_GIVEN INSTRUCTION A_
Update the text on querying agents: write out everything from "Trust me when" down to "at your priorities." again, putting "must-haves" in place of "priorities".
_GIVEN INSTRUCTION B_
According to the text on querying agents, how many agent offers did the writer receive?

_TEXT SHOWN_
As for the spook, my best explanation for writing this well is that I’m an easily frightened person. The last scary movie I saw was Paranormal Activity, and I walked out of that movie theater and said, “Hell no. I am never doing that again.” I know what keeps me up at night, so that’s what I wrote.

I also learned a lot about writing horror due to my book club forcing me to read The Southern Book Club’s Guide to Slaying Vampires. That book scared the bejeesus out of me, but after I put it down, I marveled at Grady Hendrix’s ability to describe scary things in such graphic detail that I could barely hold the book while reading. My spouse got a big kick out of watching me read that book—crouched in my armchair, literally squealing in terror, unable to tear my eyes away from the page. I tried to imitate Hendrix’s style using the classic spooky elements found in gothic literature, and my scary scenes were born.

But Amber, you say, I did all that, and I still don’t have an agent. I hear you. I think querying is like climbing Mount Everest only to try your luck in the casino at the top. You do everything right and still have to shelve a book (or several). It’s not right. It’s not fair. And sometimes the only reason one person makes it and not another is dumb luck.

But I firmly believe that publishing is a matter of when and not if, as long as you keep going. Self-care, tenacity, and a network of supportive writer friends will get you through (I see you, #TeamPitchNBitch).

So I had my five agent offers. What now?

Trust me when I say that I was dramatically underprepared for that scenario. I talked to many people during that two-week period and learned a lot about navigating multiple offers. Here’s what I learned:

Know what you want in an agent. Write down your priorities. Then number them! 

It would have been a lot easier if there had been just one agent that was a strong choice, but what do you do when every agent who offers is a strong choice? What if all of them are great people with decent sales and stellar reputations?

You look at your priorities.

What are you optimizing for? Try treating it like those fun TikTok bracket effects that force you to choose the best Disney prince or the best Taylor Swift album. The great thing about these is that it forces you to decide between two good things.

_DATA SUPPLIED_
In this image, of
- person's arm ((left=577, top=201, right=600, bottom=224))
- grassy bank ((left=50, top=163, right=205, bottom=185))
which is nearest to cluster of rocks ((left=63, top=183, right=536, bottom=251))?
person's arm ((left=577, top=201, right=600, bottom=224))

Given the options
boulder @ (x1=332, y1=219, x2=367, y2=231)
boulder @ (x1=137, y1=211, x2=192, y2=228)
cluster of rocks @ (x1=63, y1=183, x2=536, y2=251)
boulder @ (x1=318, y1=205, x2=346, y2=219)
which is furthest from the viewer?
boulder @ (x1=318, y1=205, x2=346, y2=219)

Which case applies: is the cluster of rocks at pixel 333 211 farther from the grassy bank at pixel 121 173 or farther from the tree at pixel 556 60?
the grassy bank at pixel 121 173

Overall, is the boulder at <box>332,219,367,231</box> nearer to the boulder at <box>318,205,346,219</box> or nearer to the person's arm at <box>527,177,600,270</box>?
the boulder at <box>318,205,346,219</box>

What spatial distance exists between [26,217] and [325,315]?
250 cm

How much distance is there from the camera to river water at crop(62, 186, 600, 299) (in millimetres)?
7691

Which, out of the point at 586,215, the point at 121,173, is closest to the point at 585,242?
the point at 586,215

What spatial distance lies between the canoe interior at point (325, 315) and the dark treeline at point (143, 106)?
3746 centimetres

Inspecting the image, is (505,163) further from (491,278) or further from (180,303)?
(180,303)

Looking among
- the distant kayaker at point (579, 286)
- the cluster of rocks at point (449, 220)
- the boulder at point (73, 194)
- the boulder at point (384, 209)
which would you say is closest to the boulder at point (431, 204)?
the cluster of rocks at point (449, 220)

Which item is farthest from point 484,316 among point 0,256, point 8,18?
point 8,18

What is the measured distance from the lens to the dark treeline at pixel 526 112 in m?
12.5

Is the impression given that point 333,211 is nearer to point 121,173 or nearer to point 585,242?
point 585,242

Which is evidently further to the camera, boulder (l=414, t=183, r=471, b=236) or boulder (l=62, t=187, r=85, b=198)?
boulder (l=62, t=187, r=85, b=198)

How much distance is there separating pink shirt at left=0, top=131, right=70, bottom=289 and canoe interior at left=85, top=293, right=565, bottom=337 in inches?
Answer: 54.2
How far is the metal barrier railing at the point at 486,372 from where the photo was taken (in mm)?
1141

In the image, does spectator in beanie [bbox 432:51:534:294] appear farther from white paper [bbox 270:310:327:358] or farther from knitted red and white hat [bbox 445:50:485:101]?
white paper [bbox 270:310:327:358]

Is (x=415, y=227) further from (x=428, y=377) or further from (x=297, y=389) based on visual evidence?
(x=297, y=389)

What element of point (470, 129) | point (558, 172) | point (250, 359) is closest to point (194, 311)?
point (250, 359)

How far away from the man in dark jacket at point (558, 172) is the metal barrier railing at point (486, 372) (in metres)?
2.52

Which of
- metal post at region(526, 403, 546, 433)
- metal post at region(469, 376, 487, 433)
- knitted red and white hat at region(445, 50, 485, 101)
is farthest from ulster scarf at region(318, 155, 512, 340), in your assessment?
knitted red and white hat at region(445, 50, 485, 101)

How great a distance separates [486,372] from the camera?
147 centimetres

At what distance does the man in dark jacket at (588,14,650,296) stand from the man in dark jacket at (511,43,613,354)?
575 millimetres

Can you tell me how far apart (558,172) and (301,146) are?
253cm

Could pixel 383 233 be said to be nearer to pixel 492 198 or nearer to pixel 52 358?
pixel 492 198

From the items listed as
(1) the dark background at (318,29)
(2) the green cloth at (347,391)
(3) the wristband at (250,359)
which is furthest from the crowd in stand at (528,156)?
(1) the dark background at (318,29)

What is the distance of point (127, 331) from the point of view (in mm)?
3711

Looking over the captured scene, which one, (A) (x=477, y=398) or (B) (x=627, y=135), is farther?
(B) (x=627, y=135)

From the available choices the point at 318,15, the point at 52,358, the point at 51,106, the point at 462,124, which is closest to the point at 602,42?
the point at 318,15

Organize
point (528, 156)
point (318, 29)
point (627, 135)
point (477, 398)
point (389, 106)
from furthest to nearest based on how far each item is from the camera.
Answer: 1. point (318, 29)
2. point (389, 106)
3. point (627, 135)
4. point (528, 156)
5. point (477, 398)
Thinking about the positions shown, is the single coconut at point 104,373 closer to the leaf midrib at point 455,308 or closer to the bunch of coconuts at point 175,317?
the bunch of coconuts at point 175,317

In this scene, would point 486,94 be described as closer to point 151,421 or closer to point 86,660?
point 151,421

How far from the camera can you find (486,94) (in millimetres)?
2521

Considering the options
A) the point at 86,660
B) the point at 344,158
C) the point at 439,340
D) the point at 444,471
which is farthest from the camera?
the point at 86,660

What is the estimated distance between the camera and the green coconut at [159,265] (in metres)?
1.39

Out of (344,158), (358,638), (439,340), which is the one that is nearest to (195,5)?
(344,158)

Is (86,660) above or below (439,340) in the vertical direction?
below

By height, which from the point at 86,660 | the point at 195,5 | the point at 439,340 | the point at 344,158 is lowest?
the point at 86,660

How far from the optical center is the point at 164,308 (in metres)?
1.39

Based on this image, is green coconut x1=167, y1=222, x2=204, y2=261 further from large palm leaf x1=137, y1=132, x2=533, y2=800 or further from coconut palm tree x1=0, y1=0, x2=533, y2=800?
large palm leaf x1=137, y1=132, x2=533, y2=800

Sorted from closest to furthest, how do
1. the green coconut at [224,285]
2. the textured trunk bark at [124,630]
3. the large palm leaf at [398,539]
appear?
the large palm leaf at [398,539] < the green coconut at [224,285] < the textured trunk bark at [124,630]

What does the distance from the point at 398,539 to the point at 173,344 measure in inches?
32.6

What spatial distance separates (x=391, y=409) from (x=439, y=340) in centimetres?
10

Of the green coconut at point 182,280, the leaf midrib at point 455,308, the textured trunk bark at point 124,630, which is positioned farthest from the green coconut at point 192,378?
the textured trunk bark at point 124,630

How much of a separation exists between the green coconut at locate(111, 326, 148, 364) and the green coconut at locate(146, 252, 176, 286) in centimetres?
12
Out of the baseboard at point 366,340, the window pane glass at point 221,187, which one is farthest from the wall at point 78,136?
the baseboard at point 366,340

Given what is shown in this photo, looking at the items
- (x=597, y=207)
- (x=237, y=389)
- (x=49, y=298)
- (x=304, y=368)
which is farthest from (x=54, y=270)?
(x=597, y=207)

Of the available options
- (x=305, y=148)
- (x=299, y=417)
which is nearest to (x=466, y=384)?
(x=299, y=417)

_RESPONSE A_
Trust me when I say that I was dramatically underprepared for that scenario. I talked to many people during that two-week period and learned a lot about navigating multiple offers. Here’s what I learned:

Know what you want in an agent. Write down your must-haves. Then number them! 

It would have been a lot easier if there had been just one agent that was a strong choice, but what do you do when every agent who offers is a strong choice? What if all of them are great people with decent sales and stellar reputations?

You look at your must-haves.

_RESPONSE B_
Five.